Why hasn’t God spoken to me? Maybe because I haven’t made any REAL connections with His children. I have been running around trying to find God in all the wrong places. Ultimately it does come down to me though. It’s ME who has to make the change and come out of my shell. All this technology, man, it’s killing us slowly. And this whole “swipe left, swipe right” crap is even worse.
Online dating, man what a mess. But I get it. People have a hard time meeting organically because everyone is buried in their phone anyway. I saw a sad scene at Barnes and Nobles yesterday. I saw a nice attractive lady sitting alone at a table and a nice gentleman looking at her while he added sugar to his coffee at the coffee bar. Now she is probably out there online dating (I am assuming) swiping left and right and this nice guy looks like he wants to talk to her. Why doesn’t he approach her do you ask? How can you compete with a phone? Guys I get it now. I wasn’t sure what the deal was before. Ladies, gents can’t compete with what’s going down on your phone. Honestly I think he would have approached her if she was just reading a book. It just seems like we are so disconnected and we are desperately trying to connect. It’s the weirdest frickin thing.

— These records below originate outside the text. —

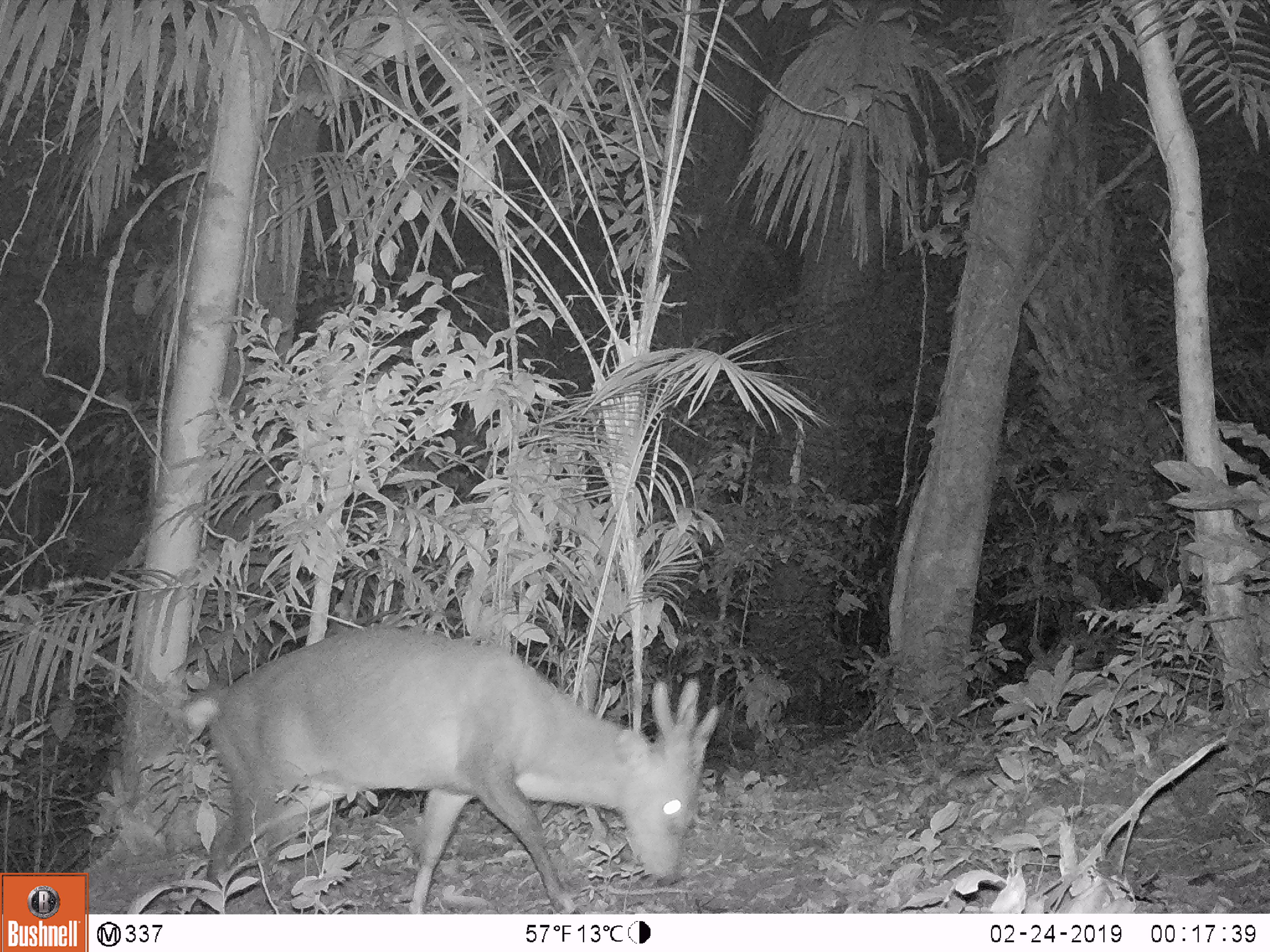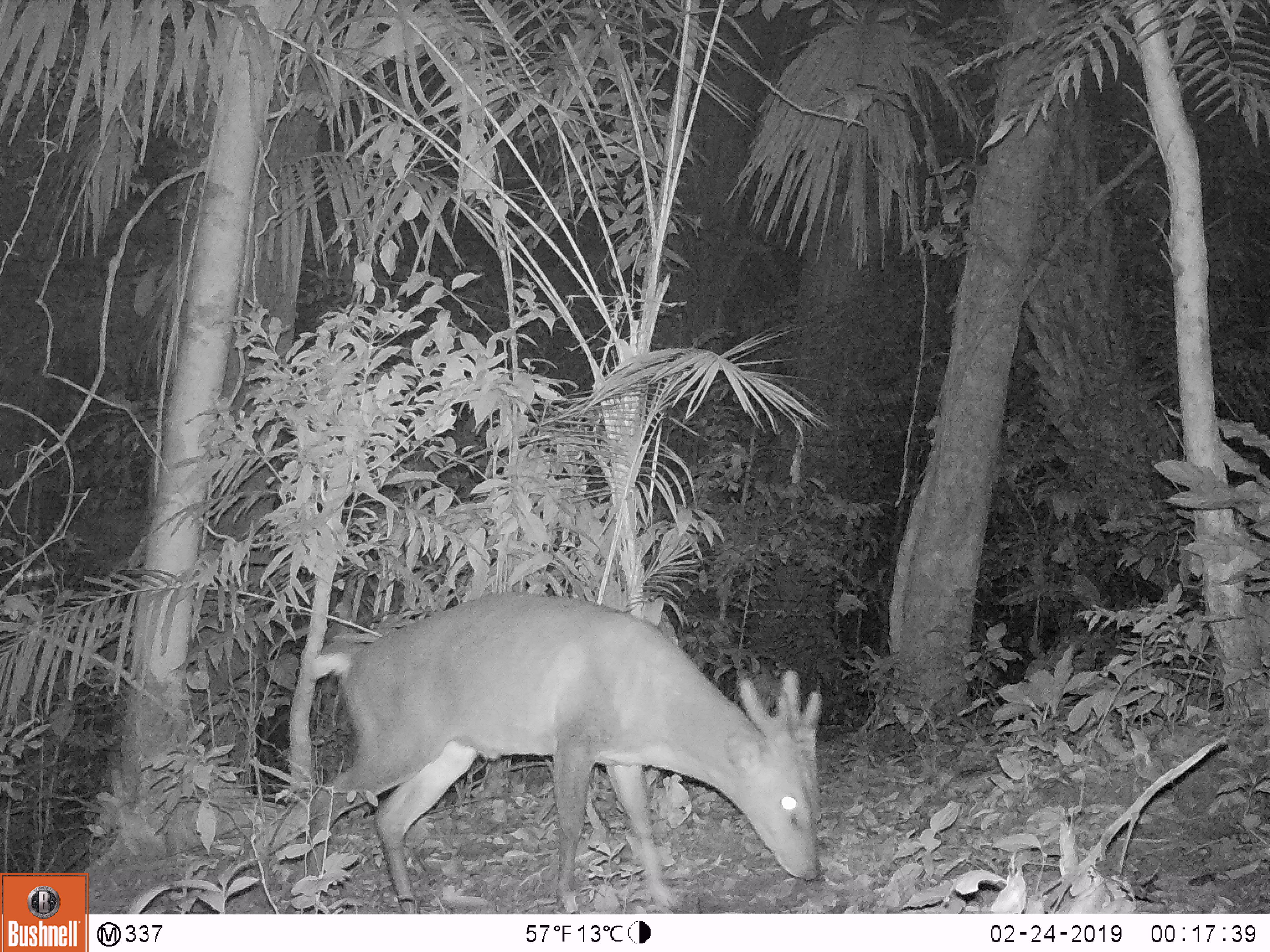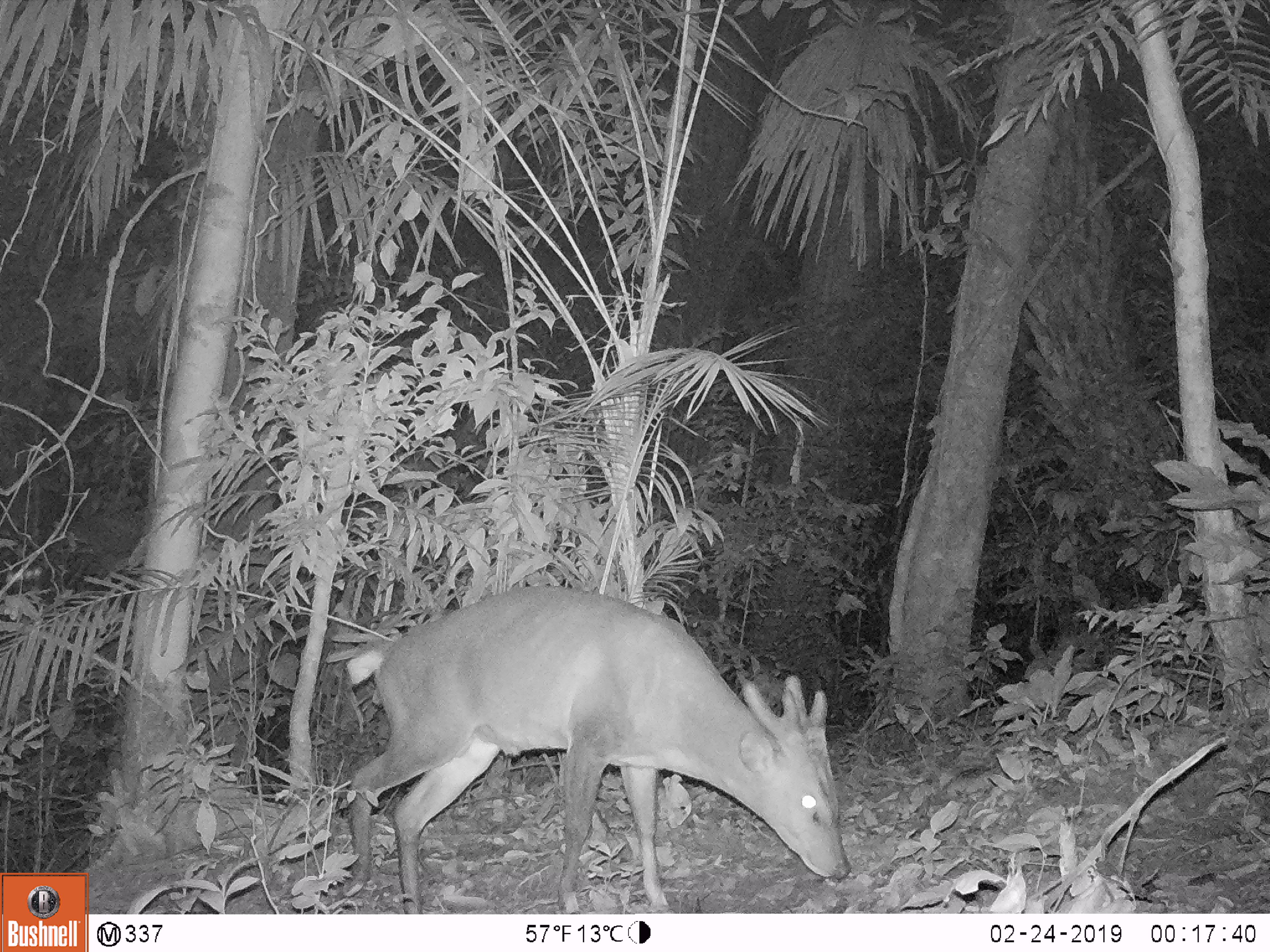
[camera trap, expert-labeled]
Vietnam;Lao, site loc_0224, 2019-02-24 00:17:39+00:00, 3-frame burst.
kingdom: Animalia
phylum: Chordata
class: Mammalia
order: Artiodactyla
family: Cervidae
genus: Muntiacus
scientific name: Muntiacus vuquangensis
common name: large-antlered muntjac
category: large antlered muntjac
Large antlered muntjac (large-antlered muntjac) (Muntiacus vuquangensis). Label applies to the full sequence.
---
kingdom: Animalia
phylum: Arthropoda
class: Insecta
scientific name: Insecta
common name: insect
Insect (Insecta). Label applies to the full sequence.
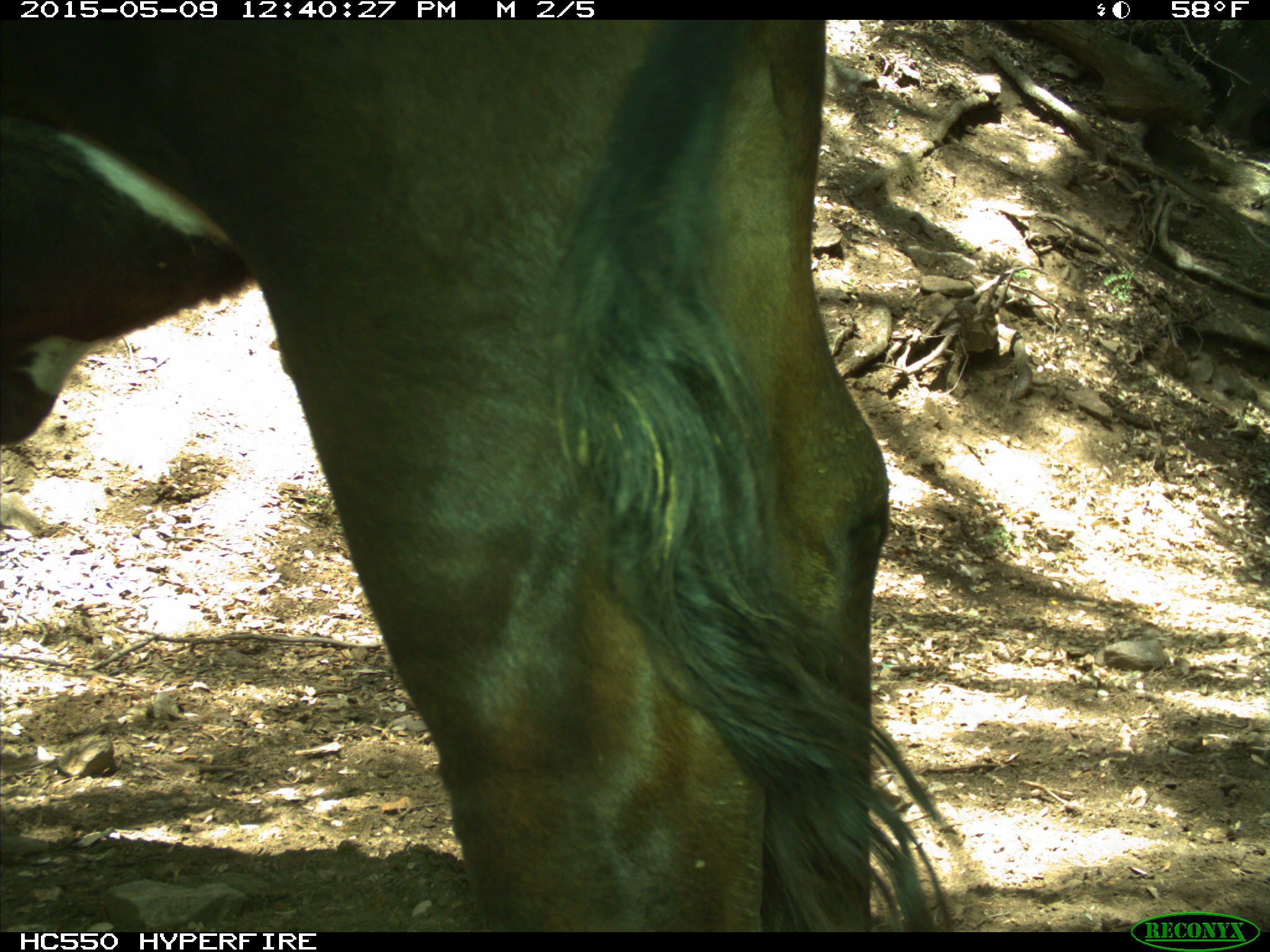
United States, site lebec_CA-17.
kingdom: Animalia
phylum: Chordata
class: Mammalia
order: Artiodactyla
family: Bovidae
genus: Bos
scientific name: Bos taurus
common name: domestic cow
Bos taurus (domestic cow).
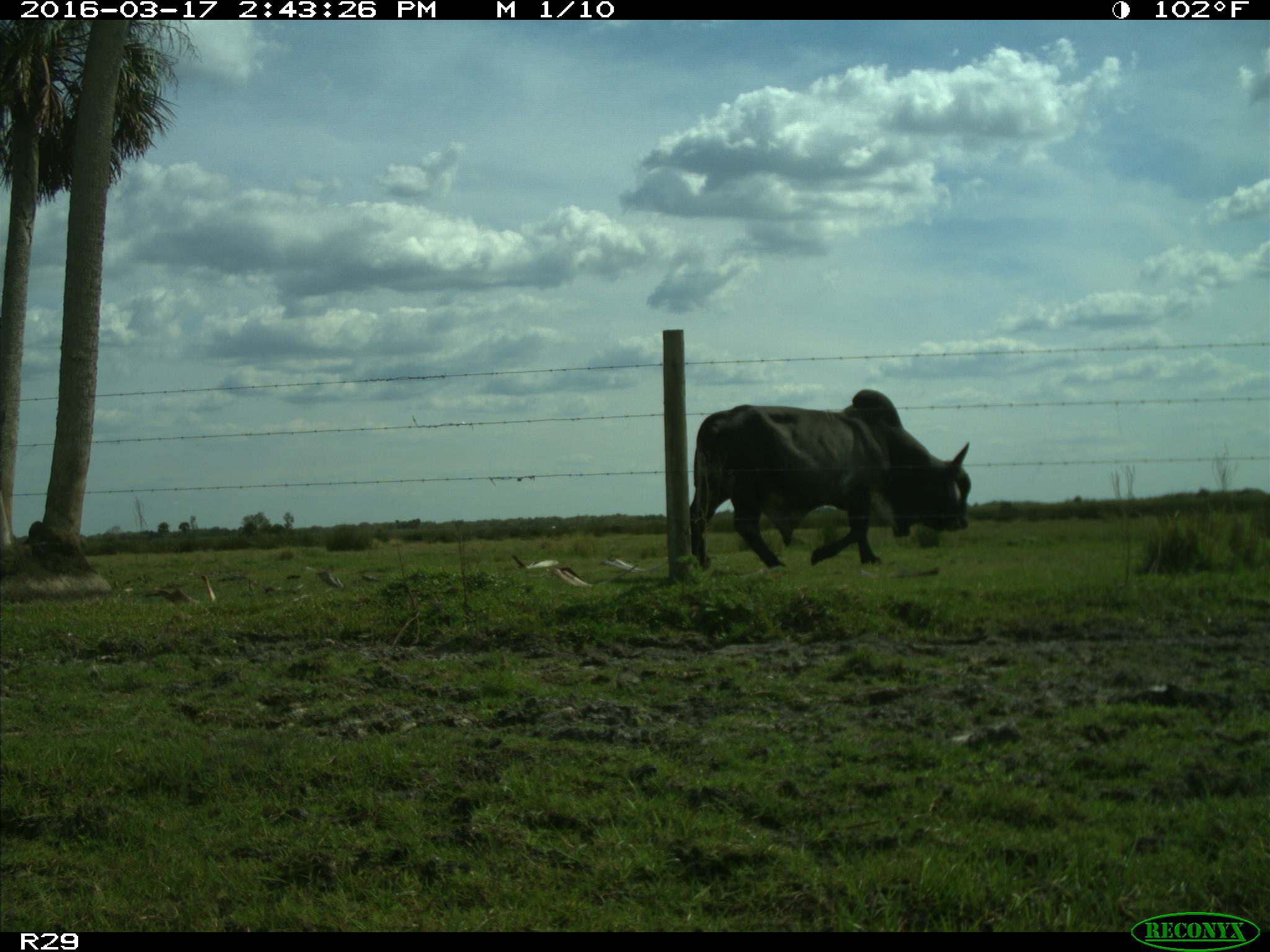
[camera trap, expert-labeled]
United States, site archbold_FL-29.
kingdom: Animalia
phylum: Chordata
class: Mammalia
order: Artiodactyla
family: Bovidae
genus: Bos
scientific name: Bos taurus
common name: domestic cow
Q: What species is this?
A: Bos taurus (domestic cow).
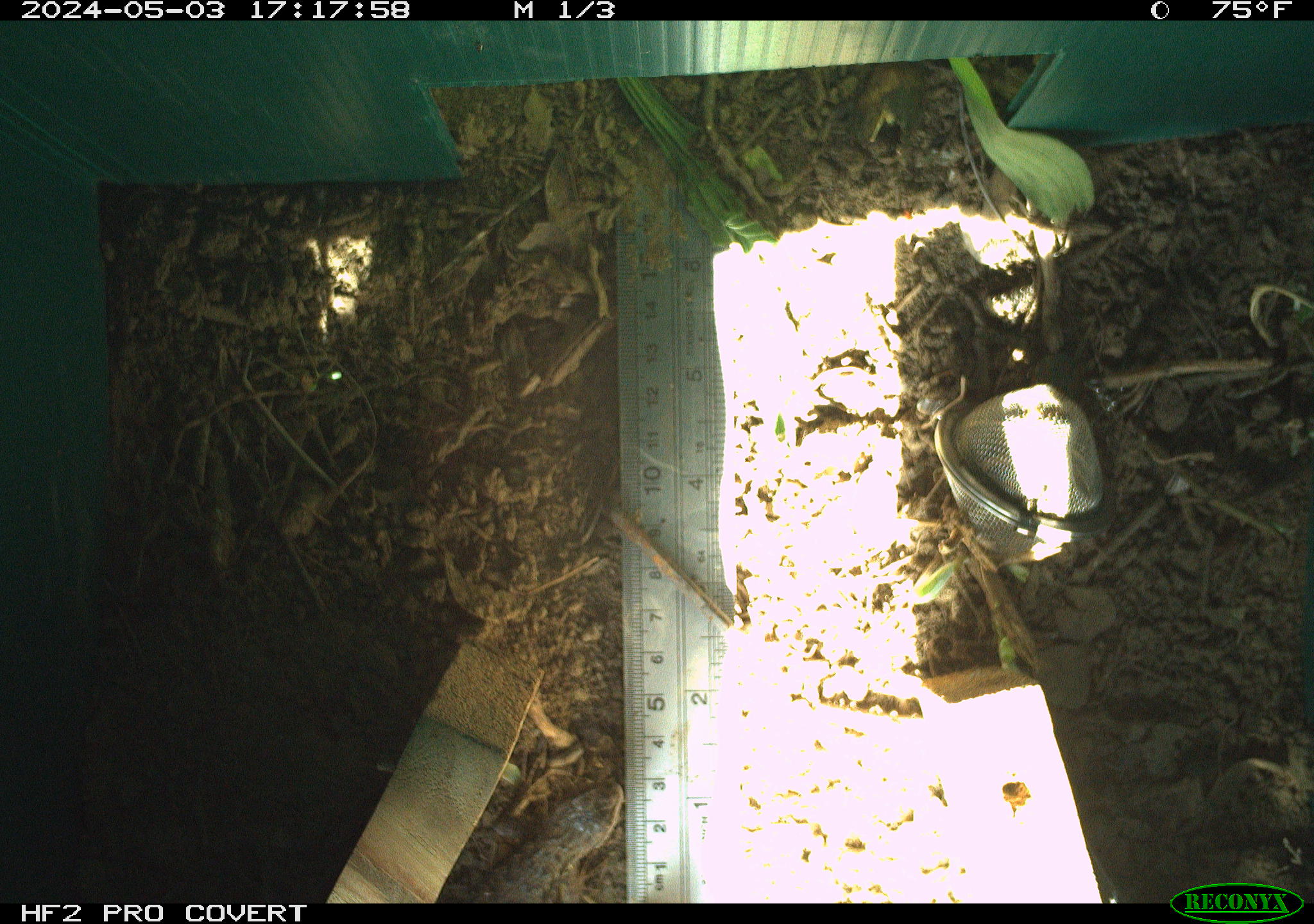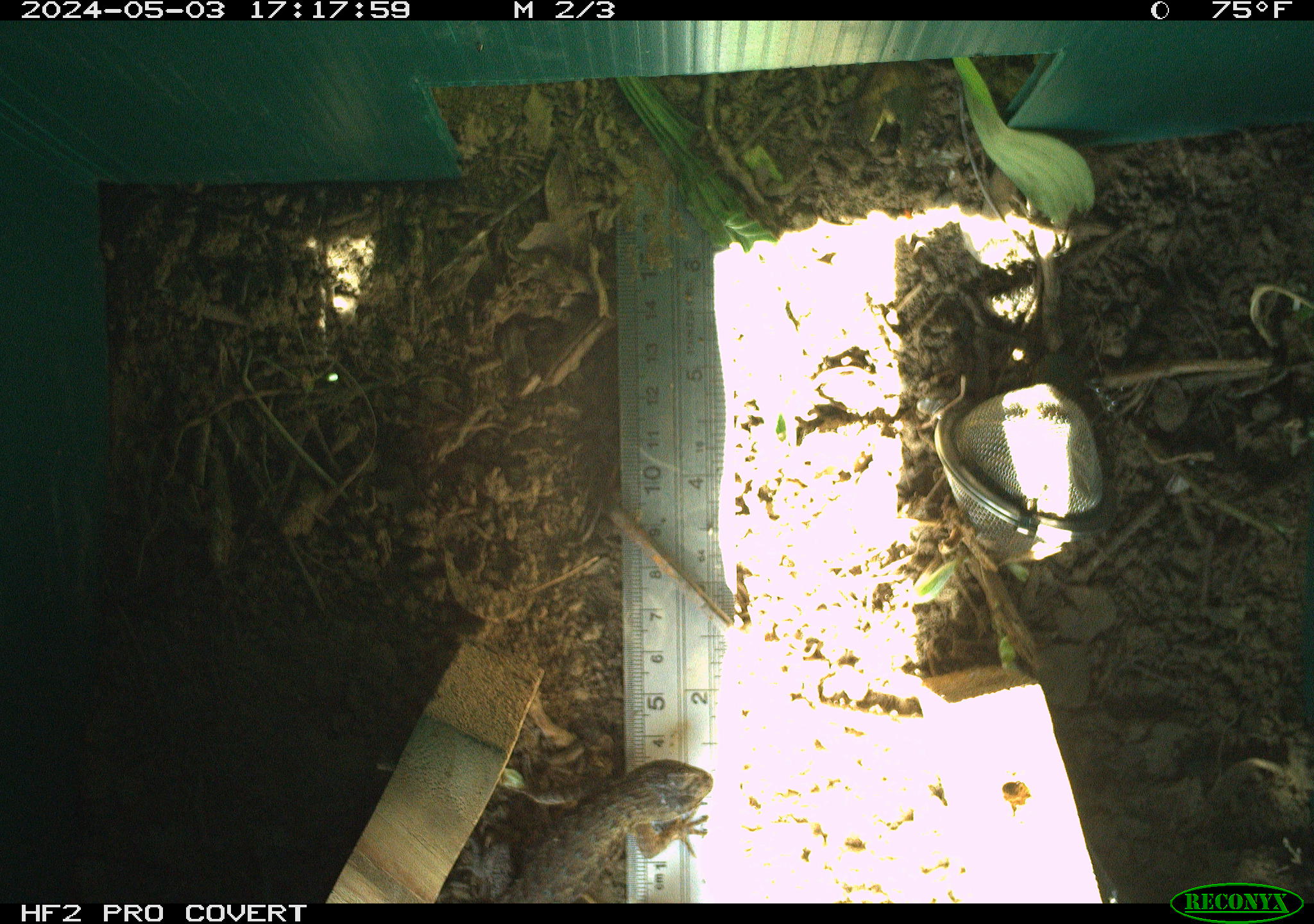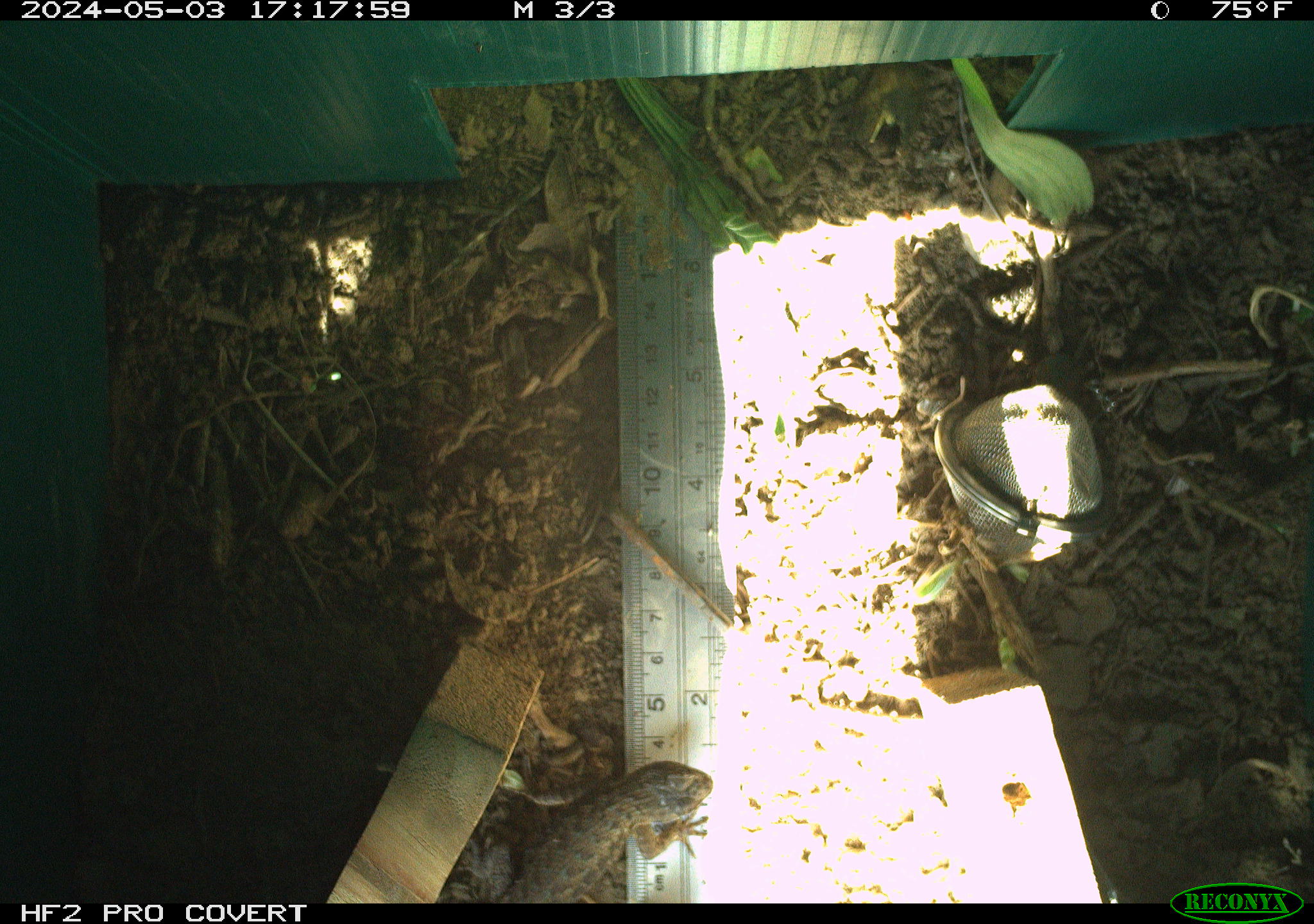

On a good note, I had fun in the chat rooms last night. It’s been a while since a cool group of people got together. I even gave my number to one of the chatters! Of course he didn’t call or text yet, (again sooo predicatable), but I am not holding my breath. I am just gonna write, maybe check out some roleplaying forums (so much fun to do when bored) and just hang out on this lazy Sunday.
So moral of the story? I think most of us are lonely. Even when we are connecting and around friends we are lonely. But we NEED to put that damn phone down. Seriously. Connecting with people, and sharing smiles, and flirtatious winks are so much more fun in person then sending a “wink” online. Go out with a friend and have coffee, observe people, meet people. I guarantee you will be pleasantly surprised.